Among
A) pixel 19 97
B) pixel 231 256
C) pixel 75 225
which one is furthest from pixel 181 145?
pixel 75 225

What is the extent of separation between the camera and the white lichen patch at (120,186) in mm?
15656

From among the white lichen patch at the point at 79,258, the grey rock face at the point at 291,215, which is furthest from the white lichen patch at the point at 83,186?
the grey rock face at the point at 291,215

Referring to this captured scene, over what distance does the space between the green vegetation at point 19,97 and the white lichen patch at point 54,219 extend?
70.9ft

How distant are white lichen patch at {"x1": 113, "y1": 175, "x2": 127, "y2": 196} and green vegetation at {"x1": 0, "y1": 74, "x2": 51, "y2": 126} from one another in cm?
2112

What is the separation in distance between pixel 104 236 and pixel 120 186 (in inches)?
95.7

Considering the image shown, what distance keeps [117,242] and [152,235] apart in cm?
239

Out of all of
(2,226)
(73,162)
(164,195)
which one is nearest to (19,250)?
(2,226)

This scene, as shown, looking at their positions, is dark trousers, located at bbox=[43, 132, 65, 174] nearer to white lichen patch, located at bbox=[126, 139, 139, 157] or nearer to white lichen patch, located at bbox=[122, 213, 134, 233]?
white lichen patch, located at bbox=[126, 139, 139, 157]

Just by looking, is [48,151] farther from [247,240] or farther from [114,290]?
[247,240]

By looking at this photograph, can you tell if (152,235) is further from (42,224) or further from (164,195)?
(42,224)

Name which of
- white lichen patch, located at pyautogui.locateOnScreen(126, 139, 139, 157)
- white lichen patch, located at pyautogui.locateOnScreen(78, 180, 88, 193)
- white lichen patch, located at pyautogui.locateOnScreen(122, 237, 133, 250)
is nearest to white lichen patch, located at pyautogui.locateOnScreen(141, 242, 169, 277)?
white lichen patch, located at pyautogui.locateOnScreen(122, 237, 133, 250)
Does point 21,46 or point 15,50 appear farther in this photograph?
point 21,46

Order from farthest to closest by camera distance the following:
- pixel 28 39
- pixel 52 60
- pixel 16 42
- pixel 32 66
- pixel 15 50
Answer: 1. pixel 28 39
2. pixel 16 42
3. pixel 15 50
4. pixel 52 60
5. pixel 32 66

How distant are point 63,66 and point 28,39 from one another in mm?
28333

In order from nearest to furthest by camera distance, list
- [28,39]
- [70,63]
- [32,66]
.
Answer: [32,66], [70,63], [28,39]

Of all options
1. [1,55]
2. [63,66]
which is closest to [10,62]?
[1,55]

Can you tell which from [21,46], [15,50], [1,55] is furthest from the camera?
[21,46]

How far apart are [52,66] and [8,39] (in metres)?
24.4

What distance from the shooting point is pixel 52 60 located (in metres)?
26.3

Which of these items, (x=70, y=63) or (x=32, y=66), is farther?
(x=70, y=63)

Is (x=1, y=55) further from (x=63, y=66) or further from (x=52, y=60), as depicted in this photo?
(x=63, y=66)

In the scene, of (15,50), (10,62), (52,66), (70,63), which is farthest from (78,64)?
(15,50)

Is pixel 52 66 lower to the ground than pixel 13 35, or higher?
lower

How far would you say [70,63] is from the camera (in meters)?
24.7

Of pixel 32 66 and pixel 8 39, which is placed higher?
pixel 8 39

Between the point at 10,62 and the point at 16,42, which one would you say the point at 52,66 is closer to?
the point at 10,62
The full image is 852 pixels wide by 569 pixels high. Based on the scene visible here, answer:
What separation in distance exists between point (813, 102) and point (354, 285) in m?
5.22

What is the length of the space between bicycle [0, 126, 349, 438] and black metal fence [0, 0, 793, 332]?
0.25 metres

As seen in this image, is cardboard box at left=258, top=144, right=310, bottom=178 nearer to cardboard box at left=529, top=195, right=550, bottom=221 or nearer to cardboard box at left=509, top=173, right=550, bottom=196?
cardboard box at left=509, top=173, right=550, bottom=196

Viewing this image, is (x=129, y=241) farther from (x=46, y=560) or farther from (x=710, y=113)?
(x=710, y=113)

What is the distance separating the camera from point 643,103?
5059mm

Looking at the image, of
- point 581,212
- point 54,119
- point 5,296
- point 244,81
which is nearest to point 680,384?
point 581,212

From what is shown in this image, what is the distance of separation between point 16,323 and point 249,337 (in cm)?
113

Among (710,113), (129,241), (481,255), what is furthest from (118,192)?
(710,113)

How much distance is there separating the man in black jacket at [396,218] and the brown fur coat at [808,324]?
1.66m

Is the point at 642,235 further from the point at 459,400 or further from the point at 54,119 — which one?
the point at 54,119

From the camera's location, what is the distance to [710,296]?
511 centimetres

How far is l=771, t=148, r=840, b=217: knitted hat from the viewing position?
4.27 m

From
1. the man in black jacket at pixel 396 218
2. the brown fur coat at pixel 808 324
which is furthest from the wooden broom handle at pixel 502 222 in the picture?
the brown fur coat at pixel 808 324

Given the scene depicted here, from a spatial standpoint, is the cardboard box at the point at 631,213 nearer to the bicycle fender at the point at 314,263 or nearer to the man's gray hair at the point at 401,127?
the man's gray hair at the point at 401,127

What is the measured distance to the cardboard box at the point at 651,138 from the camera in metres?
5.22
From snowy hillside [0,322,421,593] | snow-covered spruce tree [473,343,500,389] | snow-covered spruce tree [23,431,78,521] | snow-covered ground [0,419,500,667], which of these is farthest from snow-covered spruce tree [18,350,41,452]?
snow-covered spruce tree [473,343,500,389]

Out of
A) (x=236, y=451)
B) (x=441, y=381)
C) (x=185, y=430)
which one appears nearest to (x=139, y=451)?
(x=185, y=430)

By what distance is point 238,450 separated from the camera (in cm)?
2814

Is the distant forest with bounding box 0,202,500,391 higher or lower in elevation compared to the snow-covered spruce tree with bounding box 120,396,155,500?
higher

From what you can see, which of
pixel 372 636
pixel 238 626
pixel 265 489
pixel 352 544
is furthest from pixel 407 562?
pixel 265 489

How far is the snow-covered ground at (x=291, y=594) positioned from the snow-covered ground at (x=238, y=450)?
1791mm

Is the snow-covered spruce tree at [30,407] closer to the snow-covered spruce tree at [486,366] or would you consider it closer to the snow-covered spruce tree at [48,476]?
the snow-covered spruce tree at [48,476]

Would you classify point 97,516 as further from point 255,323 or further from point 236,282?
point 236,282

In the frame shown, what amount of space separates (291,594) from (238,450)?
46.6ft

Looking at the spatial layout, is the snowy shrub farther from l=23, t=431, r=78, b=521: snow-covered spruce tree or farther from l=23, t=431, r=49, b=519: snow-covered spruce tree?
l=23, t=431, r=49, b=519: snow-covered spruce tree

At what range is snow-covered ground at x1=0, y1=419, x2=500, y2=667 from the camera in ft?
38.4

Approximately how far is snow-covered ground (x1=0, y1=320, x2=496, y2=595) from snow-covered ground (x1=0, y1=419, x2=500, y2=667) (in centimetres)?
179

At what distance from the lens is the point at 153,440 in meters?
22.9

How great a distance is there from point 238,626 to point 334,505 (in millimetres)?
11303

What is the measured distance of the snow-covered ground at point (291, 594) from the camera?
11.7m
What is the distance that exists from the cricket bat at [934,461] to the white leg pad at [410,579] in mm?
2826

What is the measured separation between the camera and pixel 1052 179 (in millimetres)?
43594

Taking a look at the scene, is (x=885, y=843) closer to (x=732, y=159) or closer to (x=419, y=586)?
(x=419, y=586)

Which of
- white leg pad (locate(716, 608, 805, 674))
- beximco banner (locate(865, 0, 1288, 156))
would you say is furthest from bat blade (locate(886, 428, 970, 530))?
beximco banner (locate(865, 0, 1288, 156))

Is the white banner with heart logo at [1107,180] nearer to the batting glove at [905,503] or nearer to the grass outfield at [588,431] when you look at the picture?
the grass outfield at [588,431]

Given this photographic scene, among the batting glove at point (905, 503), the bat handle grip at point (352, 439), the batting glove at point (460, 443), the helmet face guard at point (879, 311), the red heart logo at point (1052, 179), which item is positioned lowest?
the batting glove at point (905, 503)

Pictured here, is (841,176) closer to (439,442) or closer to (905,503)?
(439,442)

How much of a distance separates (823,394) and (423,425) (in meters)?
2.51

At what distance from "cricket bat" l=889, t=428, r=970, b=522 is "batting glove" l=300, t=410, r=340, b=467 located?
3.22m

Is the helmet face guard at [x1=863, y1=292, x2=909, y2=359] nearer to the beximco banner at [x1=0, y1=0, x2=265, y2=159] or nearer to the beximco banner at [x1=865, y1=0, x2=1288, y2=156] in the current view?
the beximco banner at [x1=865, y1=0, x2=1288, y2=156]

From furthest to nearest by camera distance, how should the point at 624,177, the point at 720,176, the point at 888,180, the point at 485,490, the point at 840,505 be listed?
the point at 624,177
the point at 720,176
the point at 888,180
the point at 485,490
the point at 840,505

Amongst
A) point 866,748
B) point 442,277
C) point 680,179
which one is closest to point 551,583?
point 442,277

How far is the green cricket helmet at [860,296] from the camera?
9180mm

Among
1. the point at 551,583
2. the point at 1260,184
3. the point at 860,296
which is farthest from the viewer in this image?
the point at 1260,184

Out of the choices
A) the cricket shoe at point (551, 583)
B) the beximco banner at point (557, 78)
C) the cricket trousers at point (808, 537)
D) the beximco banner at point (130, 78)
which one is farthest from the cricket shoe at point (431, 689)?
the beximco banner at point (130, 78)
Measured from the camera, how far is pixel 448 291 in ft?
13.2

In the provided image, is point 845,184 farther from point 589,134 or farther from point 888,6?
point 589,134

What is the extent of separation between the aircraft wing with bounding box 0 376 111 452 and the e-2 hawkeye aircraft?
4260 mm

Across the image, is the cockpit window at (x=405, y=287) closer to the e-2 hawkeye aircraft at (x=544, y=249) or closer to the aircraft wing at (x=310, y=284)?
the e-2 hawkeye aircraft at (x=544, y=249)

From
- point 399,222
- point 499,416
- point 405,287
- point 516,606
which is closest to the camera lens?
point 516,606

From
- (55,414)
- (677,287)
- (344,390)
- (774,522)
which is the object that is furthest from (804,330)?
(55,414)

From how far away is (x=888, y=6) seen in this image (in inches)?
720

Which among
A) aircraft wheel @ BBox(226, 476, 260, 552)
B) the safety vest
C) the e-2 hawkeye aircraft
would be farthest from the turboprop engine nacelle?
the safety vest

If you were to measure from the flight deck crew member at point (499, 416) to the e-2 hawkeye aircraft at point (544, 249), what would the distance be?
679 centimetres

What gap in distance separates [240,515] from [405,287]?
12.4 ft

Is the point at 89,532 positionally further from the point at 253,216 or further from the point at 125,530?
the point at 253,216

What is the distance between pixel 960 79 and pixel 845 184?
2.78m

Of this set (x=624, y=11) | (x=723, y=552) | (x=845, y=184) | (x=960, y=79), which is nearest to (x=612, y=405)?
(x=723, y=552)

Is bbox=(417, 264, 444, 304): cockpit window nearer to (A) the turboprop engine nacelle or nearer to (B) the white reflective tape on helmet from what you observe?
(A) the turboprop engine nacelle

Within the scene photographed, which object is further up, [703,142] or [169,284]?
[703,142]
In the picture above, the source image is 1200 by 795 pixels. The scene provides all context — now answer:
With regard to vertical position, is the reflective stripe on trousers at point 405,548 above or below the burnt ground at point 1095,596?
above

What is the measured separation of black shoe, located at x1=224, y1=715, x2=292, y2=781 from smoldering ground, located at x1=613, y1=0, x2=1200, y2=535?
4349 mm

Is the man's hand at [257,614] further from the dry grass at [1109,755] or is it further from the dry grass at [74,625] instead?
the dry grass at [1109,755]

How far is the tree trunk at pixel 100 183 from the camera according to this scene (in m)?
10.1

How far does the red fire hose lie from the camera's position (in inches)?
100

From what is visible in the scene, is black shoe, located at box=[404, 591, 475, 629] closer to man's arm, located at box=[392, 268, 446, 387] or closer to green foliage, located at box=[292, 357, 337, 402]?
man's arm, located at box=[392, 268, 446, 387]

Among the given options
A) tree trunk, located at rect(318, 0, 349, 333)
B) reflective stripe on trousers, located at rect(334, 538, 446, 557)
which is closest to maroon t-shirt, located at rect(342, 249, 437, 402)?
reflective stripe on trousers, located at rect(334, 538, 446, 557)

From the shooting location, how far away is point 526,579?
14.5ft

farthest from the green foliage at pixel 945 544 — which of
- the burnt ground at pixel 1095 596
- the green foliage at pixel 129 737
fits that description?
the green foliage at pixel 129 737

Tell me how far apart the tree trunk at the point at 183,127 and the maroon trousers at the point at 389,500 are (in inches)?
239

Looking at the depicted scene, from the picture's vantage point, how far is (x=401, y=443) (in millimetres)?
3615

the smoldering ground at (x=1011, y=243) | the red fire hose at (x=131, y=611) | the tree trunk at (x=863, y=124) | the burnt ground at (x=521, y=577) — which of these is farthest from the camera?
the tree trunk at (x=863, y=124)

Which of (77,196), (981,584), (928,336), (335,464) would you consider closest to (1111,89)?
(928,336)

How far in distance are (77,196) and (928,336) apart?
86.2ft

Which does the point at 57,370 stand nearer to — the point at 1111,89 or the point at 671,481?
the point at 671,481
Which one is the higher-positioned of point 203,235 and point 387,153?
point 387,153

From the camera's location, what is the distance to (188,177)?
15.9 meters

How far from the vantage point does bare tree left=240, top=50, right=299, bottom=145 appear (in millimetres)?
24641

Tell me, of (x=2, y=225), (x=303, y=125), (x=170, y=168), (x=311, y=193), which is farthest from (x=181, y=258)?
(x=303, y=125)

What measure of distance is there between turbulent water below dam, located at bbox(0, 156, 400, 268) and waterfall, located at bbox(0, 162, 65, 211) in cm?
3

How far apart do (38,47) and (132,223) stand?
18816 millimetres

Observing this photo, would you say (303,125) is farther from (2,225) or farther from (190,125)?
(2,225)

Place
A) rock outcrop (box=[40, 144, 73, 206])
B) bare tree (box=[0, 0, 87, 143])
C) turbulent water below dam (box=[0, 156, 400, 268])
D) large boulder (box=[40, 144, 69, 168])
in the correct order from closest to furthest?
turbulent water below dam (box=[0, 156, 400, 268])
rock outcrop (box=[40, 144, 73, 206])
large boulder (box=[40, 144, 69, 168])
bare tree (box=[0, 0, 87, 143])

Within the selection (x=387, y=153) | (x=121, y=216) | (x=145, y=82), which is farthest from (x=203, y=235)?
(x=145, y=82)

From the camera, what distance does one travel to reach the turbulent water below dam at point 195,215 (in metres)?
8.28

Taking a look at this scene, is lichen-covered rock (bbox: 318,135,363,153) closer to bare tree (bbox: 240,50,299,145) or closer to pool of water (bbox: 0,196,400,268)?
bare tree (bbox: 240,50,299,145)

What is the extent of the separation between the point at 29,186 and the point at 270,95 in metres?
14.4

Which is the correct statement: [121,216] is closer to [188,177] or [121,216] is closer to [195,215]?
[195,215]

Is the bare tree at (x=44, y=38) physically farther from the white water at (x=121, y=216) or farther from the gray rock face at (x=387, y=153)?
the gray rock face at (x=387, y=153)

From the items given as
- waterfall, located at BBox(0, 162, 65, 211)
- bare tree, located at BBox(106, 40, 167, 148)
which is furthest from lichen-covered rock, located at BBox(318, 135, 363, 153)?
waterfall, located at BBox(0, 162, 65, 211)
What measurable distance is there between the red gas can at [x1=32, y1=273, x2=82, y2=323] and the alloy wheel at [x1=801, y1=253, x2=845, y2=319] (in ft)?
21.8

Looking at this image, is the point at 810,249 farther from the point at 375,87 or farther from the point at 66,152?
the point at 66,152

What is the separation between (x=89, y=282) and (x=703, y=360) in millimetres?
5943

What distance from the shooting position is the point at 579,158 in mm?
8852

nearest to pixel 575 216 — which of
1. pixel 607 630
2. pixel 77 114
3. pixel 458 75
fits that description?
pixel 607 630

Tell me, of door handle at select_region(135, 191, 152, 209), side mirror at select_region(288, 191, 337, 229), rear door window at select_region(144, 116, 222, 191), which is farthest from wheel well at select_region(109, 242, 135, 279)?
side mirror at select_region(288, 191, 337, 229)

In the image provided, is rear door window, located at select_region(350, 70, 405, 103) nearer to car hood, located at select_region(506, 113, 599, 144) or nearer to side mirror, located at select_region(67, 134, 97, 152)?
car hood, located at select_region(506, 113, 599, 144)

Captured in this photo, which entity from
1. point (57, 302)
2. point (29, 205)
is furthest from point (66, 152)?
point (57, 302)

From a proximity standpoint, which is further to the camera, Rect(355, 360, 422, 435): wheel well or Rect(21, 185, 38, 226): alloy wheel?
※ ※ ※
• WORK REQUIRED: Copy out the lines from the one containing "Of all options" down to the one containing "0.25 metres", inclusive, with nothing changed.

• COMPLETED TASK:
Of all options
1. [1,55]
2. [63,66]
which is closest to [10,62]?
[1,55]

Can you tell which from [21,46], [15,50], [1,55] is furthest from the camera?
[21,46]

How far apart are [52,66] and [8,39] (in metres)?
24.4

What distance from the shooting point is pixel 52 60 located (in metres)?
26.3

Which of these items, (x=70, y=63) or (x=32, y=66), is farther?
(x=70, y=63)

Is (x=1, y=55) further from (x=63, y=66) or further from (x=52, y=60), as depicted in this photo?
(x=63, y=66)

In the scene, of (15,50), (10,62), (52,66), (70,63), which is farthest from (78,64)?
(15,50)

Is pixel 52 66 lower to the ground than pixel 13 35, or higher?
lower

How far would you say [70,63] is from the camera (in meters)?
24.7

Of pixel 32 66 and pixel 8 39, which is placed higher?
pixel 8 39

Between the point at 10,62 and the point at 16,42, which one would you say the point at 52,66 is closer to?
the point at 10,62
The full image is 852 pixels wide by 569 pixels high. Based on the scene visible here, answer:
What separation in distance exists between point (813, 102) and point (354, 285) in m?
5.22

What is the length of the space between bicycle [0, 126, 349, 438] and black metal fence [0, 0, 793, 332]?
0.25 metres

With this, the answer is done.